_Texte source_

Mme Nelly Tocqueville, rapporteure de la commission de l'aménagement du territoire et du développement durable . - Je vous prie d'excuser l'absence du président Maurey, qui mène une audition sur le projet de loi ferroviaire ; il nous rejoindra dans quelques instants.
Le sujet est connu, nous en débattions encore à l'occasion de l'examen de la proposition de loi de M. Vaspart en janvier dernier. Le Parlement est constant, il est plus que temps que le Gouvernement reconnaisse l'urgence.
La commission a été frappée par le caractère ubuesque et kafkaïen du dossier du « Signal ». L'État y a une grande part de responsabilité puisque, dans le cadre du développement de la côte Aquitaine, il était prévu de construire entre 1960 et 1980 un grand ensemble touristique avec un hôtel de luxe, une thalassothérapie, un boulevard 2 x 3 voies. Seul « Le Signal » a été construit à 200 mètres de la mer, il en est séparé à présent par une bande de 10 mètres.

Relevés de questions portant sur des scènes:
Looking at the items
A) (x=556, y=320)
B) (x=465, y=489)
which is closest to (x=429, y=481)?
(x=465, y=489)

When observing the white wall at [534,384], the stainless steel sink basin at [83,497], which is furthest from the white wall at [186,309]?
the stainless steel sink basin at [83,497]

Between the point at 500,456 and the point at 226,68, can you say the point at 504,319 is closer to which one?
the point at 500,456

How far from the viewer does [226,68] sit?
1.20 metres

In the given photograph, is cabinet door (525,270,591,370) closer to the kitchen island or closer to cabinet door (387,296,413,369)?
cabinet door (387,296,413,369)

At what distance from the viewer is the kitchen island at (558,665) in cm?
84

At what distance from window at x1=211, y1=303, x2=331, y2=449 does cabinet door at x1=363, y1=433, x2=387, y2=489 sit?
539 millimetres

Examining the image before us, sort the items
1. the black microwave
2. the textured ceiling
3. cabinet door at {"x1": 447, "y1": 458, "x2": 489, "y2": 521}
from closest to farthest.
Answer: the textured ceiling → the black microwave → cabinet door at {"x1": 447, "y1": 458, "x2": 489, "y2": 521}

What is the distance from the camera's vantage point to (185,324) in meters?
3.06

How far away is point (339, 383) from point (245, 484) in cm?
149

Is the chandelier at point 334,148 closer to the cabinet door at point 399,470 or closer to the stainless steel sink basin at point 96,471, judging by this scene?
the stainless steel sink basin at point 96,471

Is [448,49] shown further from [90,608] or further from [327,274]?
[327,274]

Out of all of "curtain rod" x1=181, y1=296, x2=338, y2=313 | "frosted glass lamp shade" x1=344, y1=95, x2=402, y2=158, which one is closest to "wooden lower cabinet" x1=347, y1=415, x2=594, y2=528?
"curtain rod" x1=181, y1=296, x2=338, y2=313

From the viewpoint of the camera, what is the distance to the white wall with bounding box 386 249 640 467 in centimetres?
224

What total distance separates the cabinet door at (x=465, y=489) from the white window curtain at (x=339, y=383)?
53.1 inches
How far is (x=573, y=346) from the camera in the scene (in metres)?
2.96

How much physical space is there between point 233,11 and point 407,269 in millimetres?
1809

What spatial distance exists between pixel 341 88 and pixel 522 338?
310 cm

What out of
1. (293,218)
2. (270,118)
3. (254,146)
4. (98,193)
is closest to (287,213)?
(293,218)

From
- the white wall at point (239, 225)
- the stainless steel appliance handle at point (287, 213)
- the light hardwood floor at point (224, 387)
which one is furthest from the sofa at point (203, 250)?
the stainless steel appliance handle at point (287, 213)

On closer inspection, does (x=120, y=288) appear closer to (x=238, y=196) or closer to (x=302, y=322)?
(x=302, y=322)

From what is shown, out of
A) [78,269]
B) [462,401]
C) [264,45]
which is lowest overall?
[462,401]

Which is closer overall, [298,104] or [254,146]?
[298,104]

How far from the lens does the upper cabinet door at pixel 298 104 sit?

_Exercice court 1_
Extrayez du texte sur le dossier du Signal le passage qui va de « Le sujet est » jusqu'à « Gouvernement reconnaisse l'urgence. » inclus.
_Exercice court 2_
Écrivez la suite du texte sur le dossier du Signal, en reprenant après sa dernière phrase.
Ce matériel provient d'une autre source.

_Réponse rédigée 1_
Le sujet est connu, nous en débattions encore à l'occasion de l'examen de la proposition de loi de M. Vaspart en janvier dernier. Le Parlement est constant, il est plus que temps que le Gouvernement reconnaisse l'urgence.

_Réponse rédigée 2_
Ce dossier est ubuesque car c'est l'État qui a décidé de lancer une opération d'aménagement et qui a accordé le permis de construire en dépit des informations dont il disposait - il ne pouvait pas ignorer que plusieurs immeubles du front de mer étaient tombés de la falaise dunaire dans les années trente. Il est kafkaïen car la situation judiciaire des propriétaires est absurde. On leur a refusé l'enrochement autour de l'immeuble ainsi que toute indemnisation.
En 2014, le ministre de l'écologie, Philippe Martin, avait promis de résoudre rapidement la crise. Quatre ans plus tard, rien n'a été fait. Quant à l'indemnisation par le fonds Barnier, elle est pendante devant le Conseil d'État après que le Conseil constitutionnel, saisi d'une question prioritaire de constitutionnalité, a écarté les griefs tirés de la méconnaissance du principe d'égalité devant la loi et du droit de propriété.
Pour l'instant, l'indemnisation est refusée au motif que l'érosion dunaire n'entre pas dans le champ d'intervention du fonds Barnier et ne remplit pas la condition de mise en danger vitale. Je vous laisse apprécier...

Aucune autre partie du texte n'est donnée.